Intrigado, o abajur aquietou-se. Mas acabou tomando por decisão, não esperar tanto tempo para estabelecer o próximo passo, já que vivera da mesma forma por três longos anos a espera de conseguir tomar uma atitude. Logo no dia seguinte se pois a prosear. A Moça até se assustou, mas acreditou ser um sonho, levantou tomou um chá e voltou a dormir. O incidente acabou sendo um bom motivo para o uso de calmantes e com eles, iniciar uma nova coleção.
E por meses, se manteve a cena. O abajur a tagarelar e a Moça com sonhos interpretar. O abajur ria das explicações da Moça às amigas que aquele quarto visitava. No começo a história era simples, ela dizia sonhar com um abajur falante. Com o tempo as pessoas perdiam o interesse na história, e mesmo ela, afinal repetir sempre a mesma coisa se torna fatigante. Ai vem as mudanças simples, se fossem longas requereriam pensamentos, planejamento e não se pode esquecer da presença do medo.
A Moça passou a enfeitar a história. Os sonhos com o abajur soavam emocionante, de homens a mármore, na dualidade de fadas à bruxas. Mas o que mais fazia o abajur rir, era a afirmação dela alegando ter procurado especialistas e saber como resultado de se sonhar com abajures um significado de riqueza.
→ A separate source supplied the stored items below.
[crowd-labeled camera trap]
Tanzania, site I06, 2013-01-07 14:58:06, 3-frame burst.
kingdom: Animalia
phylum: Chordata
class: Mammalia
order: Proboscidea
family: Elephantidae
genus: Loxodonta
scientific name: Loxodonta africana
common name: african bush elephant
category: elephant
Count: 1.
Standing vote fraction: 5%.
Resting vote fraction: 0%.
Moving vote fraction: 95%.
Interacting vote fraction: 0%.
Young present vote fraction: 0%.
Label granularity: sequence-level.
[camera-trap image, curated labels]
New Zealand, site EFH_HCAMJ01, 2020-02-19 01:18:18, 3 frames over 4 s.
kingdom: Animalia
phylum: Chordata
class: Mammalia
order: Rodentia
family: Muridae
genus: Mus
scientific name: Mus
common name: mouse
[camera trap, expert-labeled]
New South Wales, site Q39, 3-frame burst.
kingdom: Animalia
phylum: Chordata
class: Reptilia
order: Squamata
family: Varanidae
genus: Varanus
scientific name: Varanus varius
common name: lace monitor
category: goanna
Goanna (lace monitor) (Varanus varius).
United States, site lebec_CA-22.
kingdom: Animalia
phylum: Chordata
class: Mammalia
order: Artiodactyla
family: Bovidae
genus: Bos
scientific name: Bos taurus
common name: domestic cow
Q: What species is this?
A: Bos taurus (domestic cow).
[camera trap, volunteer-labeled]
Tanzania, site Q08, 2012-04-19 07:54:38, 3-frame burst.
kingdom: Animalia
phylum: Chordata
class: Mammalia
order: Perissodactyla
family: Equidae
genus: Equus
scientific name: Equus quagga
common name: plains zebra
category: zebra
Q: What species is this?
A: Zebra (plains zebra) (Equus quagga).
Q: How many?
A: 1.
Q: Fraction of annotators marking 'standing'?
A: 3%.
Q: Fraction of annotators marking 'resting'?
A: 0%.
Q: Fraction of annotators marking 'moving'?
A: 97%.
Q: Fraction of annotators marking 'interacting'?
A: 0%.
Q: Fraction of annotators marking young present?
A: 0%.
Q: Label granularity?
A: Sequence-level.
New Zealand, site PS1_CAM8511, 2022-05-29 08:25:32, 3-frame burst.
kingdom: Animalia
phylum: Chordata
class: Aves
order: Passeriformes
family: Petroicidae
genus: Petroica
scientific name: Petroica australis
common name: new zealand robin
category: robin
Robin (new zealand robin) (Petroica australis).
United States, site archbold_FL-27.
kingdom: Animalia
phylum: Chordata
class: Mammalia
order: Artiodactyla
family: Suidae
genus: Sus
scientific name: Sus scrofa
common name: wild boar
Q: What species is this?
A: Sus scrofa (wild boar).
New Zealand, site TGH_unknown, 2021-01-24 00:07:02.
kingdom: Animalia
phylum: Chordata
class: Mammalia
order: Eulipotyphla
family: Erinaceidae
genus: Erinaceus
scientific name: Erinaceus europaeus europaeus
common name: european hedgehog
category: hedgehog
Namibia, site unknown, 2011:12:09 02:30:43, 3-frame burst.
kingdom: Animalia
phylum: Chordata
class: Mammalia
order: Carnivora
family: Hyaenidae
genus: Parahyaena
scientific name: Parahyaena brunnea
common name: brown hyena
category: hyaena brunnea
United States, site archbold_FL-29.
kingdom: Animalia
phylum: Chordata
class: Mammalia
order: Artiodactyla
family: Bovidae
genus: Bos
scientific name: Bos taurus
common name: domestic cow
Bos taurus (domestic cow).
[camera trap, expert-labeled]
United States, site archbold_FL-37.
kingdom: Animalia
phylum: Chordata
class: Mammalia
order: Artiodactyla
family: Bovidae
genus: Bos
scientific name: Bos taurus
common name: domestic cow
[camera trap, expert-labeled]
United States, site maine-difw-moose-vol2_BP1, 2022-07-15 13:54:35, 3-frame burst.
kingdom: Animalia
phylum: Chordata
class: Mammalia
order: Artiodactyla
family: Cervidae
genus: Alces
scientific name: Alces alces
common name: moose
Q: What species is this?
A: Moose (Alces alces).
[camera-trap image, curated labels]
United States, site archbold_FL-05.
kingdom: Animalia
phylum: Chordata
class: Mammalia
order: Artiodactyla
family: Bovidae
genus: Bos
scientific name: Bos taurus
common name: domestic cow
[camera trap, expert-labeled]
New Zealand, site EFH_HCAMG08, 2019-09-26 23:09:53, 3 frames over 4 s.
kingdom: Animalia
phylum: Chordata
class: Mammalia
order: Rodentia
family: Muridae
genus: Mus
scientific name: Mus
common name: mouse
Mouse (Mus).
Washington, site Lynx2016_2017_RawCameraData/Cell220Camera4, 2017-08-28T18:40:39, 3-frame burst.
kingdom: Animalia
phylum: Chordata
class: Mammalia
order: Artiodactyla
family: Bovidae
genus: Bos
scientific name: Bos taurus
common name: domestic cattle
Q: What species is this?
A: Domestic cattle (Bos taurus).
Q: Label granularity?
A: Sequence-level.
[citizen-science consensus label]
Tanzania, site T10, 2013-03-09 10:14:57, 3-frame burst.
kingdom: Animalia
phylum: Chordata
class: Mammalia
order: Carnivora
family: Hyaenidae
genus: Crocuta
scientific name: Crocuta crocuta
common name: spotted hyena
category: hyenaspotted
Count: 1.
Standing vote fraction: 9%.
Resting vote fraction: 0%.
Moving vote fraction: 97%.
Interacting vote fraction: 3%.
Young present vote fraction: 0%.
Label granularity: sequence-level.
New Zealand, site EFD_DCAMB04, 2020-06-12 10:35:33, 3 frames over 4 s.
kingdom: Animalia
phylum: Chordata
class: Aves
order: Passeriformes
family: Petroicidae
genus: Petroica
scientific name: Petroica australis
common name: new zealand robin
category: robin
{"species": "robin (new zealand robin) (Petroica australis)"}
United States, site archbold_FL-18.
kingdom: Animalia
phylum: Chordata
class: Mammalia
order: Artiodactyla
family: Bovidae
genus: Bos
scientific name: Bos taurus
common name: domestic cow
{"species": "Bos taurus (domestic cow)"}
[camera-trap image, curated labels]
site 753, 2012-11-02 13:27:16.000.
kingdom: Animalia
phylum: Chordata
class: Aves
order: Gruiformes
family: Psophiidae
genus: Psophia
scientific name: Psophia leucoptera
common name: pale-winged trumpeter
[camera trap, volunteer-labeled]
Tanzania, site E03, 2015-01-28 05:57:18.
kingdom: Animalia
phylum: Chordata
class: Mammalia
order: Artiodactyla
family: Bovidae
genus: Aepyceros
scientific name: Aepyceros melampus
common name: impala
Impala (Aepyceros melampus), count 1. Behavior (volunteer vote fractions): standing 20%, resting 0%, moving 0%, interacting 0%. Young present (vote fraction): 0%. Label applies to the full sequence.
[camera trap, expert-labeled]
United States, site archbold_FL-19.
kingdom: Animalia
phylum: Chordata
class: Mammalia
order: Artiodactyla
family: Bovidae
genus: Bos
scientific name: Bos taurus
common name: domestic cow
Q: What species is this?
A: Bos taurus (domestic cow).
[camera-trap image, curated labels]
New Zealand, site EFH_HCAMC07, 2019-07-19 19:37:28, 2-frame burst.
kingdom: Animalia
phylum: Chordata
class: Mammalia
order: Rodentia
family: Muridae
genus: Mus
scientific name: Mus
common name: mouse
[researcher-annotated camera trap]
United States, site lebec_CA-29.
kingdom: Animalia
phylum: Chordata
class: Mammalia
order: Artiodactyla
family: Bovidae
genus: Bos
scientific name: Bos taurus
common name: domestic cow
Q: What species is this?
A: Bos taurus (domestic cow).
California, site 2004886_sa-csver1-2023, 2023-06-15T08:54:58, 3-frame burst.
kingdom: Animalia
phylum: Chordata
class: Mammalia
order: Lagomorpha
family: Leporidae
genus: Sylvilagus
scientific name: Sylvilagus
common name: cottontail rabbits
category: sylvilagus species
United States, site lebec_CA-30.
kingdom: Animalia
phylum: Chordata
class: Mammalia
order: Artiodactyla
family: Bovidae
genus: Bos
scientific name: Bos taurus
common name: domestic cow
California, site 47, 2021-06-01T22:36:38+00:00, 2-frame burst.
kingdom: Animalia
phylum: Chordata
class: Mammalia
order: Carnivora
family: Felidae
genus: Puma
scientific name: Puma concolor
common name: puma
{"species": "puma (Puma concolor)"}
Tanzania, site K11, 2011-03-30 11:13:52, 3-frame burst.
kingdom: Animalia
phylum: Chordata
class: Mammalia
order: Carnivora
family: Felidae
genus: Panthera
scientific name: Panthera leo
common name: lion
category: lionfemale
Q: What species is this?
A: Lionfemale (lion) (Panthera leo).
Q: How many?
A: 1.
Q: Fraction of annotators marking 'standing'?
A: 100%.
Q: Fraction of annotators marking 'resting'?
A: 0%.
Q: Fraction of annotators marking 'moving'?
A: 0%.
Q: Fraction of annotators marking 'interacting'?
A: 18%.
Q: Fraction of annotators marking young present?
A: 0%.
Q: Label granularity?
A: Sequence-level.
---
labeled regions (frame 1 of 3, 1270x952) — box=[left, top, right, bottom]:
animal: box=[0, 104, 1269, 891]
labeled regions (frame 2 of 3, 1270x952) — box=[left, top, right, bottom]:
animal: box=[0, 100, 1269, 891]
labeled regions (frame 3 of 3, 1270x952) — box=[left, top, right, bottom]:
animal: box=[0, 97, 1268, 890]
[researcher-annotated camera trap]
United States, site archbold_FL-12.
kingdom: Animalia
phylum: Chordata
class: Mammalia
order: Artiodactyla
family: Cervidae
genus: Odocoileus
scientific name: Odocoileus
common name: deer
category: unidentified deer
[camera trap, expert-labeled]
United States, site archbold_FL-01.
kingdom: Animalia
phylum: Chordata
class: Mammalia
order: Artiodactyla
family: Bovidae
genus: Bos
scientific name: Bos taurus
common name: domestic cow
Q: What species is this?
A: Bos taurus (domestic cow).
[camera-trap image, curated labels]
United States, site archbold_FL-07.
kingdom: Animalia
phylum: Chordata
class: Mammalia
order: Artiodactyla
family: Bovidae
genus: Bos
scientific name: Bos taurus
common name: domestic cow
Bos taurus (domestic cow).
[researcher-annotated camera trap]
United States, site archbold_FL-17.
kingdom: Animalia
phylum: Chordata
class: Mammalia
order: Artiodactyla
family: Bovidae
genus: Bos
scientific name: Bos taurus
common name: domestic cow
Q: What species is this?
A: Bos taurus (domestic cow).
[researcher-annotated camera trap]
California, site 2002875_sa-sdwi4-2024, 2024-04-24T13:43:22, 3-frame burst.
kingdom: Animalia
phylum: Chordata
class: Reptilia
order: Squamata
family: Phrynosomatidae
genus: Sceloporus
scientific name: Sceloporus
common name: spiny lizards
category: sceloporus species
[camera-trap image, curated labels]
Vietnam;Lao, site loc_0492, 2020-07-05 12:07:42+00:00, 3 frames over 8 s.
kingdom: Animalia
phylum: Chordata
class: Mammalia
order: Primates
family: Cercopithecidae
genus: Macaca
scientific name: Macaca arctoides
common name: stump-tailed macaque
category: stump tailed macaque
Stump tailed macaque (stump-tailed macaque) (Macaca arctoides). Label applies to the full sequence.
E o abajur falava e falava. Até cantava. E com o tempo, fora facilmente despercebido, por se visualizar inúmeras vezes o mesmo ambiente, tornou algo normal. Agora mesmo que falasse durante o dia, nada acontecia. O abajur foi se especializando na arte das palavras, apreendidas com a observação. Visualizou ali infinitas coisas, mesmo que em sua maioria se exibissem numa ideia de constante repetição, captava o que nem a Moça tecia tempo ou mesmo vontade de ver, as entrelinhas.
É, tudo o que cabia ao abajur, era brincar com as palavras, uma espécie de caça ao tesouro da compreensão. E, como escreveu Tolstoi, ou como assinaria em concordância o abajur, se soubesse exercer a atividade da escrita, o posto da literatura, das palavras como um subproduto da infelicidade, sugerindo que os infelizes inventam diferentes estilos de sofrer, cada um a sua maneira, enquanto os não infelizes se limitam a viver num estado de plenitude, a salvo de contradições.
No quarto, a atividade mais constante, além do sono, da televisão, da presença das amigas e dos familiares, era o sexo. O abajur gosta de contar da vez em que ali dormira um rapaz amigo da Moça. Os personagens iam assistir um filme, e o faziam até o rapaz apertar o abraço na Moça, mordendo-lhe suas orelhas. O abajur descreveria aquilo como um grande arrepio, e contara a tentativa de hesitação da Moça. Mas o amigo insistira, beijando suavemente o pescoço dela, dando a uma mão a função de força, provocação as curvas da Moça, e a outra o papel da leveza.
E as mãos seguiam em suas funções até que a moça com gosto se virou deixando seu corpo de frente ao do rapaz, em um ato simultâneo a um delicioso beijo, descreveria o abajur. O abajur ainda falaria sobre o constrangimento dos amigos no dia seguinte. Notaria pois ser algo difícil de ocorrer. Via cenas incríveis por ali, brincadeiras e tatos enlouquecedores, mas se irritava com a constante mudança de personagens. Odiava quando percebia algum fingimento, ou quando não havia troca de olhares.
Se perguntava, se a Moça se lembraria de um amante antigo, um que era mais constante. Um que a fazia rir a toa, que trazia bombons. Um que se dividia com ela. Desses importantes, que se quer tanto e na primeira vez acaba tendo nervosismo, mas que no final é surpreendente. Surpreendente até se tornar paralizante, devido a dor que o rompimento causa. O abajur gostava de lembrar dele. Já a Moça, talvez não.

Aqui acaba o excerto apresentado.